Milyonlarca mum ışığı gücünde bir işaret fişeğinin bile bu muazzam boşluğu aydınlatmasına imkan yoktu, fakat şimdi onun planını kavrayabilecek ve korkunç ölçülerini anlayabilecek kadar görebiliyordu. En az on kilometre genişliği, belirsiz bir uzunluğu olan derin bir silindirin bir uçundaydı. Ana eksenden görüş açısına göre eğri duvarlar üzerinde o kadar çok ayrıntı görüyordu ki bunların en küçük parçasını bile aklı almıyordu. Bütün bir dünyaya bir işaret fişeğinin ışığı altında bakıyordu ve görüntüyü aklında dondurmak için büyük çaba harcıyordu.
Etrafında, „krater”in setlerle dolu rampaları gökyüzünü çevreliyen duvarlarla birleşinceye kadar yükseliyordu. Hayır — bu izlenim yanlıştı. Dünya ve uzayla ilgili içgüdülerinden kurtulmalı ve kendini bu koordinatlar sistemine göre ayarlamalıydı.
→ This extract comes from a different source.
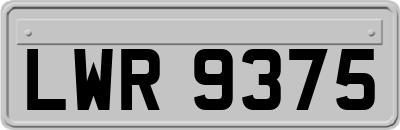 LWR 9375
Bir kere; bu garip, dışı içinde olan dünyanın en aşağı değil en yukarı noktasındaydı — Buradan bütün yönler yukarı değil aşağıydı. Eğer ana eksenden ayrılıp eğri duvara doğru yaklaşırsa — ki artık onu da duvar olarak düşünmemeliydi — çekim yavaş yavaş artacaktı. Silindirin iç yüzeyine vardığı zaman onun üzerinde herhangi bir noktada ayakları yıldızlara başı da dönen silindirin merkezine doğru dik olarak durabilecekti. Bu kavram onun için oldukça bilinen bir şeydi; uzay uçuşlarının ilk başladığı zamandan beri santrfüj kuvvet çekim yaratmak için kulanılmaktaydı. İnsanı ürküten, sersemleten sadece uygulamanın çapının büyüklüğüydü. Uzay istasyonlarının en büyüğü, Syncsat Beş’in çapı ikiyüz metreden daha küçüktü. Bu ölçünün yüz kat büyüklüğüne aklın alışması için biraz zaman isterdi.
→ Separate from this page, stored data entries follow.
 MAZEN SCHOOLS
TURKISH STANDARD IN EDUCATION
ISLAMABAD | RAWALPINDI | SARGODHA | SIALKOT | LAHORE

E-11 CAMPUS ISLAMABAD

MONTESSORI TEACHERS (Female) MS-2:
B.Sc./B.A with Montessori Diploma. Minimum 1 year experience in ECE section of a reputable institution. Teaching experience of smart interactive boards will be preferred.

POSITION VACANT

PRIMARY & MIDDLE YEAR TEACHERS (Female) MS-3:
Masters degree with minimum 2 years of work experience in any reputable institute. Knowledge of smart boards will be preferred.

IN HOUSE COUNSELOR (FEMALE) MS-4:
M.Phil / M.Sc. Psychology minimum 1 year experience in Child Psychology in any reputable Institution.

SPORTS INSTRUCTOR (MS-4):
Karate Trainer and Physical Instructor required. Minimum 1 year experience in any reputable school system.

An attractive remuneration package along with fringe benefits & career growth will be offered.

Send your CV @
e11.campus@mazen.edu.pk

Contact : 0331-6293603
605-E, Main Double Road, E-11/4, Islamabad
Onu kavrayan manzara tüpü ışıklı ve gölgeli alanlarla benek benekti. Bunlar ormanlar, tarlalar, donmuş göller veya şehirler olabilirdi. Uzaklık ve işaret fişeğinin zayıflayan aydınlığı kesin bir tanımlamayı imkansızlaştırıyordu. Dar çizgiler, çok zayıf bir şekilde görülebilen geometrik bir şebeke oluşturan caddeler, kanallar veya düzenlenmiş nehirler olabilirdi. Silindirin sonlarında, görüş sınırının sonunda daha koyu siyahlıkta bir şerit vardı: Ve bu dünyanın ortasında tam bir çember çeviriyordu. Norton birden eski insanların Dünya’yı çevrelediğine inandığı okyanus efsanesini hatırladı.
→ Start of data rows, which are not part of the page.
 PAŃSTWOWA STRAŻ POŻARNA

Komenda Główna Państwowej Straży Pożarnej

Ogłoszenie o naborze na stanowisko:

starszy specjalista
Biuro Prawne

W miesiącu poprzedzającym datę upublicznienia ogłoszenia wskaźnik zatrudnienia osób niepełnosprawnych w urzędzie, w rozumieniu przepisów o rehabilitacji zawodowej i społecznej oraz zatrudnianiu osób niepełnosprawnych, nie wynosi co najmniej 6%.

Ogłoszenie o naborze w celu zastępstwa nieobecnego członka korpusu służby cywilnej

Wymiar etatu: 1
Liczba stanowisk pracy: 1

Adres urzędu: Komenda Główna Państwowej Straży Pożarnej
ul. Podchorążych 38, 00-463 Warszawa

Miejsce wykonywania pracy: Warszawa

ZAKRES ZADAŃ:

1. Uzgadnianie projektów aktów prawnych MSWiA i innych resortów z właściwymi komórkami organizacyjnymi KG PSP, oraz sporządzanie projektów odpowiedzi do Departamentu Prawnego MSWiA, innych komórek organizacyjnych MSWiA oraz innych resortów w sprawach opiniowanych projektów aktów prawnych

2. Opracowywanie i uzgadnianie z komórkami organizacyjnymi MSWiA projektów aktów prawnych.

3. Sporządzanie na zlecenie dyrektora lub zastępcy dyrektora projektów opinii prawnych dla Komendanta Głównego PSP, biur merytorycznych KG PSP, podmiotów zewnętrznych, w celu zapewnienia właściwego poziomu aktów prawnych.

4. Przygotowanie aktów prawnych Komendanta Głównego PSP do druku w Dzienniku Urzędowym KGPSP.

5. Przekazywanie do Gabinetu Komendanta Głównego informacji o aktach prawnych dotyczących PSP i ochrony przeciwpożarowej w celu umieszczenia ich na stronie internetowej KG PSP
Burada, belki de daha garip bir deniz vardı. Dairesel değil silindirik bir deniz. Acaba, yıldızlararası gecede donmadan evvel dalgaları, gelgitleri, akıntıları ve balıkları var mıydı? İşaret fişeği eriyerek söndü; bilinmiyeni keşif anı sona ermişti: Fakat Norton yaşadığı sürece bu görüntülerin zihninde yanacağını biliyordu. Geleceğin buluşları ne getirirse getirsin, hiçbir zaman bu ilk izlenimi silemiyecek ve tarih, yabancı br uygarlığın eserlerini ilk gören insan olma ayrıcalığını ondan hiç alamıyaçaktı.